Still, it was hard to avoid him this week at either the Kneehigh opening of Brief Encounter or the first night of Ring Round the Moon at the Playhouse. He says he’s slowing down a little and is happy to work for just six months of the year now. But he can’t keep himself away from others’ first nights. “It’s why I became an actor.” He says. “I just love going to the theatre.”

He points out to me on his terrace overlooking the Thames an expressive hand of Oscar Wilde holding a cigarette on a plinth. It is one of several hacked (the hand is always being replaced) from the Maggie Hambling sculpture behind Charing Cross.

Who are these vandals? “Not even homophobes..” sighs Sir Ian, counting the ways in which society is going to the dogs…”but members of the anti-smoking lobby.”

John Rogan, the marvellous Irish actor who suffered a paralyzing fall nearly three years ago and is now confined to a wheelchair, loves going to the theatre almost as much as Ian.

Do you see any less of him around town as a result of his accident? Do you hell. John, who is rehearsing in Kilburn for a new play at the Soho Theatre, has been spotted at both recent big opera house openings and the Old Vic Spacey/Goldblum double act.
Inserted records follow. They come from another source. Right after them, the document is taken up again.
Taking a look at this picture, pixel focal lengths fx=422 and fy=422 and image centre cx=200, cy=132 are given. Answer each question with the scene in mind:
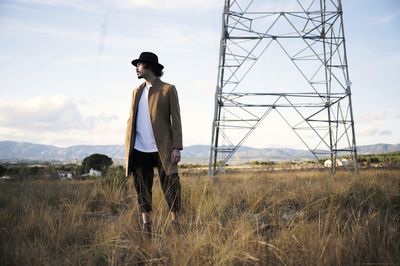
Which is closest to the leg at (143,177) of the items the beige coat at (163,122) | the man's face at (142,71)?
the beige coat at (163,122)

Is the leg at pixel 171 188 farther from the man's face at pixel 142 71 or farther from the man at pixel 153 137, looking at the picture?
the man's face at pixel 142 71

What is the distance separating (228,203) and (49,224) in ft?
7.73

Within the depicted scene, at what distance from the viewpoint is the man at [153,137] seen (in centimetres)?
464

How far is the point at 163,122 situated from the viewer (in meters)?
4.71

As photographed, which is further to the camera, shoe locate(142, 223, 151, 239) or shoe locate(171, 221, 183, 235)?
shoe locate(171, 221, 183, 235)

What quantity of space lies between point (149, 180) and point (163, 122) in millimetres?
668

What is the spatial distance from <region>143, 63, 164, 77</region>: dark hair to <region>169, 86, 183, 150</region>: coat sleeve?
10.8 inches

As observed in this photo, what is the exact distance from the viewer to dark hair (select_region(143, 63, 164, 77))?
15.9ft

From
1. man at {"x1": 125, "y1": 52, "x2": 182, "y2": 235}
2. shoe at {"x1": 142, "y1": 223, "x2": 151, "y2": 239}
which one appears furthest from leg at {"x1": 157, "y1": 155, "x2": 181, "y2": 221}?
shoe at {"x1": 142, "y1": 223, "x2": 151, "y2": 239}

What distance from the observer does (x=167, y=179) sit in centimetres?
468

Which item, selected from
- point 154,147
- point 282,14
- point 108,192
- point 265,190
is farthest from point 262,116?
point 154,147

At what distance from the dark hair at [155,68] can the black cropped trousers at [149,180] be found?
37.1 inches

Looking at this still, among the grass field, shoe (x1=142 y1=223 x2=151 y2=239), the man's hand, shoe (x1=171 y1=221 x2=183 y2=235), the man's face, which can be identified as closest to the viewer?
the grass field

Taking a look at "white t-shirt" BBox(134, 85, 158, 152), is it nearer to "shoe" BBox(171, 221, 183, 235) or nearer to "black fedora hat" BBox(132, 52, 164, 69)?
"black fedora hat" BBox(132, 52, 164, 69)
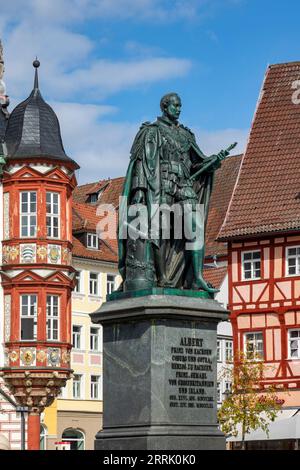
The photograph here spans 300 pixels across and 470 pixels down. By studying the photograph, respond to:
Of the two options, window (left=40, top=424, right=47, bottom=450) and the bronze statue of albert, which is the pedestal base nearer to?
the bronze statue of albert

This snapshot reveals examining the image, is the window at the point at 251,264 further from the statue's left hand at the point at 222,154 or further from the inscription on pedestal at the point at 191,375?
the inscription on pedestal at the point at 191,375

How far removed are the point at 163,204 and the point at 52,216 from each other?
91.0 feet

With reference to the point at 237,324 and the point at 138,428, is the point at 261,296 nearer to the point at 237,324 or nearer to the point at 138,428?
the point at 237,324

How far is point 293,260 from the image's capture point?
45.7 meters

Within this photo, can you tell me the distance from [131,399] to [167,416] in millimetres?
515

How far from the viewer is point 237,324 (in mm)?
46531

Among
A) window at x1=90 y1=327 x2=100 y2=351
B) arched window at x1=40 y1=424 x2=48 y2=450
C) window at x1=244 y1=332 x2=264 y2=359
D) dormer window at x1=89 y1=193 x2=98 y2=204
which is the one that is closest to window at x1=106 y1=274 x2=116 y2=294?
window at x1=90 y1=327 x2=100 y2=351

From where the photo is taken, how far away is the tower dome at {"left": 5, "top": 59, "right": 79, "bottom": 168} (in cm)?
4378

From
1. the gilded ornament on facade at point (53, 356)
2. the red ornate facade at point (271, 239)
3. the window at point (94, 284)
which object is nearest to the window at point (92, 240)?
the window at point (94, 284)

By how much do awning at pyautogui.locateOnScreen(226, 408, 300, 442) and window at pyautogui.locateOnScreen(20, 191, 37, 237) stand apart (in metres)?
9.69

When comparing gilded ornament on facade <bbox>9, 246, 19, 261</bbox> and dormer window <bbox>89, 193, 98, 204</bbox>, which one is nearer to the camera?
gilded ornament on facade <bbox>9, 246, 19, 261</bbox>

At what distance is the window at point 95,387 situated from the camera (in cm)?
5447


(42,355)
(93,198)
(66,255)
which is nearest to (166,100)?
(42,355)

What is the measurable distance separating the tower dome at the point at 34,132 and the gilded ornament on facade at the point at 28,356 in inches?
251
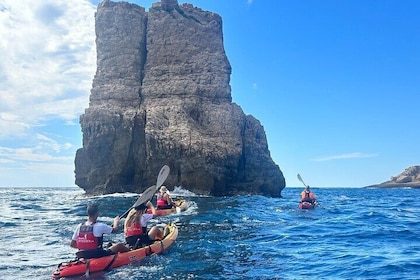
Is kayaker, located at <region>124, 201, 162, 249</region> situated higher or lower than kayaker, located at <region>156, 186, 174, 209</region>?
lower

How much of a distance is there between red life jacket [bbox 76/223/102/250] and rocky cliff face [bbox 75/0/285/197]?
3519 cm

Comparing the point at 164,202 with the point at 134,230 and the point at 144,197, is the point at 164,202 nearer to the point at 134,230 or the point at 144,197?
the point at 144,197

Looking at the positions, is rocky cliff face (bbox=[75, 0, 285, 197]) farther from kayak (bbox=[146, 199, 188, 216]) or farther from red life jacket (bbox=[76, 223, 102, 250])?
red life jacket (bbox=[76, 223, 102, 250])

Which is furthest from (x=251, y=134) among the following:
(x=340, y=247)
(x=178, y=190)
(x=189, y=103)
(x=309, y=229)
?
(x=340, y=247)

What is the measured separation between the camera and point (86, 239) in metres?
11.3

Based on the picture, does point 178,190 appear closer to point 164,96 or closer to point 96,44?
point 164,96

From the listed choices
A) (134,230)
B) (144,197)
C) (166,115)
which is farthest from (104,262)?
(166,115)

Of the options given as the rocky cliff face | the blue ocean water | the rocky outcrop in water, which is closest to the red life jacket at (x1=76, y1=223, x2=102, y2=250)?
the blue ocean water

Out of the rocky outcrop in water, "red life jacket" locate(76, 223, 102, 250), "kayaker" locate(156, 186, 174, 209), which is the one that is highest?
the rocky outcrop in water

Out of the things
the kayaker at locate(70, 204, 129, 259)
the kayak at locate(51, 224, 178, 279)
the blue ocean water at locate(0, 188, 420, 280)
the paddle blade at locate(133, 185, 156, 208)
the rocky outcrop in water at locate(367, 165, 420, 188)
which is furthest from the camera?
the rocky outcrop in water at locate(367, 165, 420, 188)

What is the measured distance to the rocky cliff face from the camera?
157 ft

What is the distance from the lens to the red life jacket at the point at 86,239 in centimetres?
1123

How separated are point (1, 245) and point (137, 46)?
45.0 meters

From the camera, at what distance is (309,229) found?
18.5m
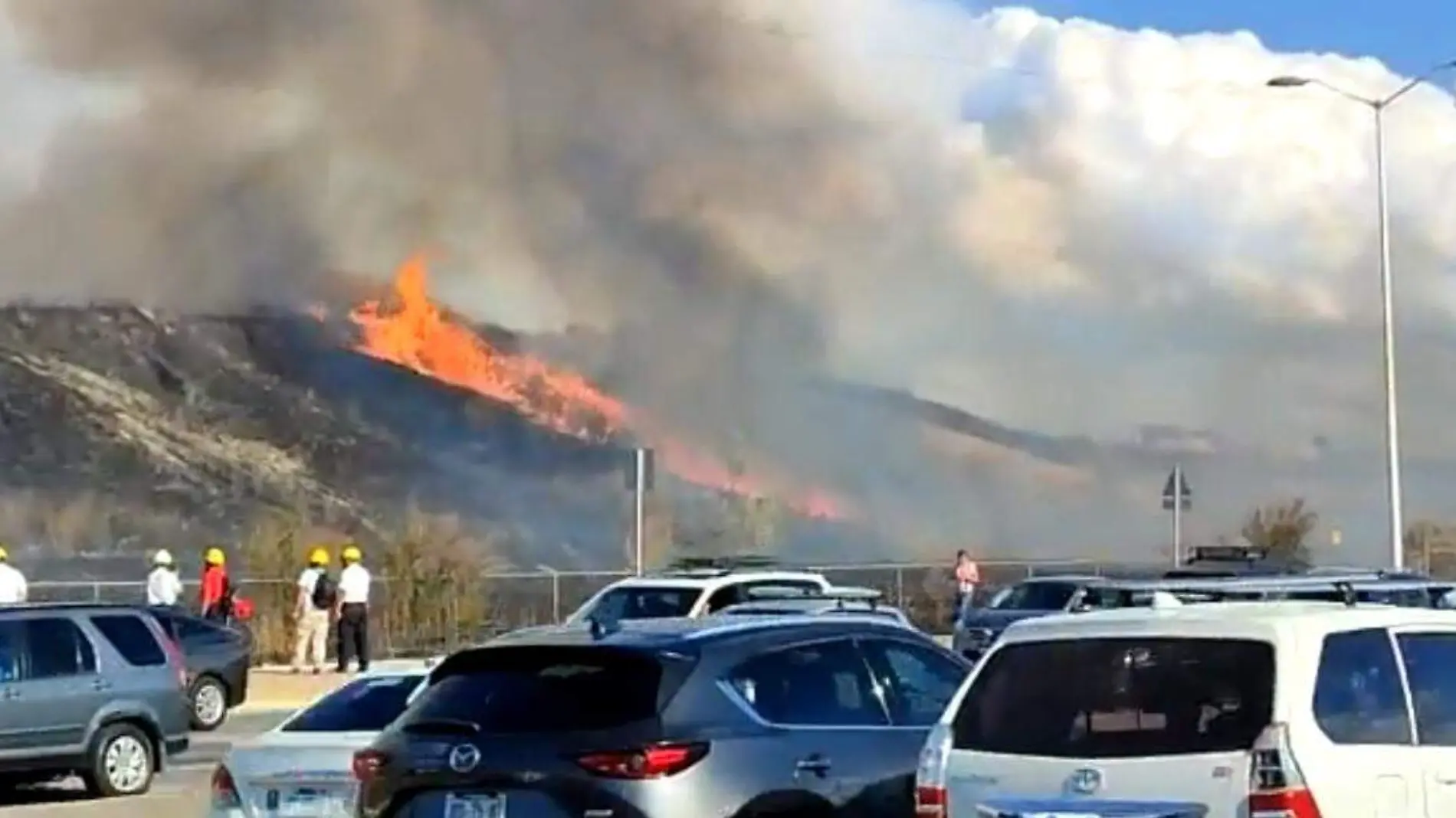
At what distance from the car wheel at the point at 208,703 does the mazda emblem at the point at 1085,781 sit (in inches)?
717

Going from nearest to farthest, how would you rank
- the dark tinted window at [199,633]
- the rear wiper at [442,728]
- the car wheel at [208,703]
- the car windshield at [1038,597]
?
1. the rear wiper at [442,728]
2. the dark tinted window at [199,633]
3. the car wheel at [208,703]
4. the car windshield at [1038,597]

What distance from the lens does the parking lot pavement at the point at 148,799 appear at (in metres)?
18.1

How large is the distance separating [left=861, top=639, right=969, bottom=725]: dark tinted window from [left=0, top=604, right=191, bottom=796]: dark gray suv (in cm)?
972

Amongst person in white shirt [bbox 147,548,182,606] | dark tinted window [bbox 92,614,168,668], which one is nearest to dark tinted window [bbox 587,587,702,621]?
dark tinted window [bbox 92,614,168,668]

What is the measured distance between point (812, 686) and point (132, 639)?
1081cm

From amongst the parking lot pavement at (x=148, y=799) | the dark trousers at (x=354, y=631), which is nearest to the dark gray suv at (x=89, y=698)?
the parking lot pavement at (x=148, y=799)

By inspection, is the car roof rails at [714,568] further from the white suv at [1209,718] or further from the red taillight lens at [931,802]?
the white suv at [1209,718]

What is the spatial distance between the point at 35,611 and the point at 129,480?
66.7 m

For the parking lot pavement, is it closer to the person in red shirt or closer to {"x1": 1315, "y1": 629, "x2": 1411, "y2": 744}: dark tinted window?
the person in red shirt

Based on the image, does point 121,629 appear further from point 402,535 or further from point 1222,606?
point 402,535

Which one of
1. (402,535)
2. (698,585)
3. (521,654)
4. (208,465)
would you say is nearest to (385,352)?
(208,465)

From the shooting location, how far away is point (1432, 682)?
8.66 metres

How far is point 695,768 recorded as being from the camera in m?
9.38

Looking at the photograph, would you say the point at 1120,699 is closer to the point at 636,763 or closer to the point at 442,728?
the point at 636,763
When I catch up with him at the Tricyle for lunch, he echoes the sentiments of his friend Simon Russell Beale in today’s Independent: “I feel very deeply,” says Russell Beale, “that the most exciting thing you can do is watch real live people on stage. I still get a thrill from going to the theatre. And that applies on the other side of the footlights for me. I just love being there.”

If you think you’ve got a few problems, just thank your lucky stars when contemplating what happened to John. He simply blacked out near the top of an escalator on the Tube, fell to the bottom and broke his neck.

He spent three months in the Middlesex Hospital and nine months in Stoke Mandeville. Giving three hearty cheers for the National Health Service, he says all the anger and bitterness has drained away and he’s getting on with work and pleasure, with the help of his friends and the overwhelming generosity of his fellow actors.

That’s what you call courage. And if ever you need a definition of the medical properties of Doctor Theatre, look no further than John Rogan. He makes you feel glad, and fortunate, to be alive.